Lab 6 — Likelihood curves

Plotting the Binomial likelihood by hand-in-code and reading off the maximum

Purpose. This lab is the computational companion to Week 6 — Maximum likelihood estimation. There, you derived the Binomial MLE by calculus: differentiate the log-likelihood with respect to \(\pi\), set the derivative to zero, and solve to get \(\hat\pi_{MLE} = k/n\). Here, you build the likelihood curve directly from the definition, over a grid of candidate \(\pi\) values, and confirm numerically that the highest point on that curve sits exactly where the calculus said it would. Seeing the curve, and watching a search over candidate values land on the same answer as the derivative, is the point: calculus finds the peak of a curve, and this lab lets you look at the curve.

The idea

A likelihood function \(L(\pi)\) is not a probability distribution over \(\pi\) — it is an ordinary function of \(\pi\), built from data that is already fixed. For the MAC usage-rate survey, the data in hand is fixed: \(n = 100\) students surveyed, \(k = 38\) of them used the MAC at least once this week. Once \(n\) and \(k\) are fixed, the Binomial probability mass function

\[ P(K = k \mid \pi) = \binom{n}{k}\pi^k(1-\pi)^{n-k} \]

can be re-read as a function of \(\pi\) for that fixed \(k\), and that re-reading is exactly \(L(\pi)\). Because \(\binom{n}{k}\) does not involve \(\pi\), it does not shift where the maximum falls, but this lab keeps it in place anyway, so the curve you plot is the actual likelihood, not just the kernel.

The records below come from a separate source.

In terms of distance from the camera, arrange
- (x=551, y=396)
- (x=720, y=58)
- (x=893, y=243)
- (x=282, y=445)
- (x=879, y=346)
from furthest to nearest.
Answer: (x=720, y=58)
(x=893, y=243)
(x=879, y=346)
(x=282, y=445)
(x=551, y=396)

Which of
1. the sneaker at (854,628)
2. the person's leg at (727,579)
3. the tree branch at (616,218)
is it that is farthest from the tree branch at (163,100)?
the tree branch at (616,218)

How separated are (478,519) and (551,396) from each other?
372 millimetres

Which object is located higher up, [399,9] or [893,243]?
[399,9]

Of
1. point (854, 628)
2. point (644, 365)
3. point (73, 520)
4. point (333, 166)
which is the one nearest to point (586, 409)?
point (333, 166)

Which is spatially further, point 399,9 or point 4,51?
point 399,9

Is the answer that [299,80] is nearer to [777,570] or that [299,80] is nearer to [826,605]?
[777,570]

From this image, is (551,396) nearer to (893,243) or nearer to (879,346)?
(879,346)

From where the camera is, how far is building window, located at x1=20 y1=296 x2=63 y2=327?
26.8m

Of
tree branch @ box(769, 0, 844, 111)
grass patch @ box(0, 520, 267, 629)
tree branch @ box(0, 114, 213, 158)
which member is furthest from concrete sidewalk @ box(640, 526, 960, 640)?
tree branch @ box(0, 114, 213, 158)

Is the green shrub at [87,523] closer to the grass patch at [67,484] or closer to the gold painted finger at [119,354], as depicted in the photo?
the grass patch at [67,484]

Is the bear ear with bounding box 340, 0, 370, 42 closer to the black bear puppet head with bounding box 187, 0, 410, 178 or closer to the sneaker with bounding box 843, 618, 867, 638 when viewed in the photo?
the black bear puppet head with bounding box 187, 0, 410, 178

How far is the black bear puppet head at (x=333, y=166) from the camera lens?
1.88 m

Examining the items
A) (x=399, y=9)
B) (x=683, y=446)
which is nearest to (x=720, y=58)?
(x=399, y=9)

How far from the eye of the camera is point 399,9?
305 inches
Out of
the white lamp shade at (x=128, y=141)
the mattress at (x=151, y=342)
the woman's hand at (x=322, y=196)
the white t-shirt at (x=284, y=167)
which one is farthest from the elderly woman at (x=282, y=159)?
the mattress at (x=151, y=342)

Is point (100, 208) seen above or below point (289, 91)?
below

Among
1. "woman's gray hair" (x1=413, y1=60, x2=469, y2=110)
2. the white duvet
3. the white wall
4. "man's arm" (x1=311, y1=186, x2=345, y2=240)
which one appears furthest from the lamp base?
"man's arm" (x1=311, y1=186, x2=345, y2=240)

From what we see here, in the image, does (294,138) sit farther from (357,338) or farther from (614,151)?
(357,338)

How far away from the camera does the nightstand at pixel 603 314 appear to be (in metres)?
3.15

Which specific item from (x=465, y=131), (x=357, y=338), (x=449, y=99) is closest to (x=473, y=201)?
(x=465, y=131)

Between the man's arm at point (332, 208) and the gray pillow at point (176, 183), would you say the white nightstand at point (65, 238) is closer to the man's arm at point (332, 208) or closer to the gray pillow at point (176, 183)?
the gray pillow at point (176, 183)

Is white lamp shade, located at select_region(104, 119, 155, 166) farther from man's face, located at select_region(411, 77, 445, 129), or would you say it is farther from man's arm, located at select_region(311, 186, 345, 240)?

The idea of this lab is almost embarrassingly direct: instead of taking a derivative, you can just try a lot of values of \(\pi\), compute \(L(\pi)\) (or, better, \(\ell(\pi) = \ln L(\pi)\)) at each one, and see which value gives the largest result. This is a grid search. It does not replace the calculus derivation from Week 6 — it cannot tell you the maximum is a maximum in any exact sense, and it cannot hand you a clean closed-form answer like \(\hat\pi_{MLE} = k/n\). But it is an excellent way to see what the calculus derivation is doing, and a useful sanity check whenever you are not sure you trust an algebraic derivative.

Two housekeeping points before you start.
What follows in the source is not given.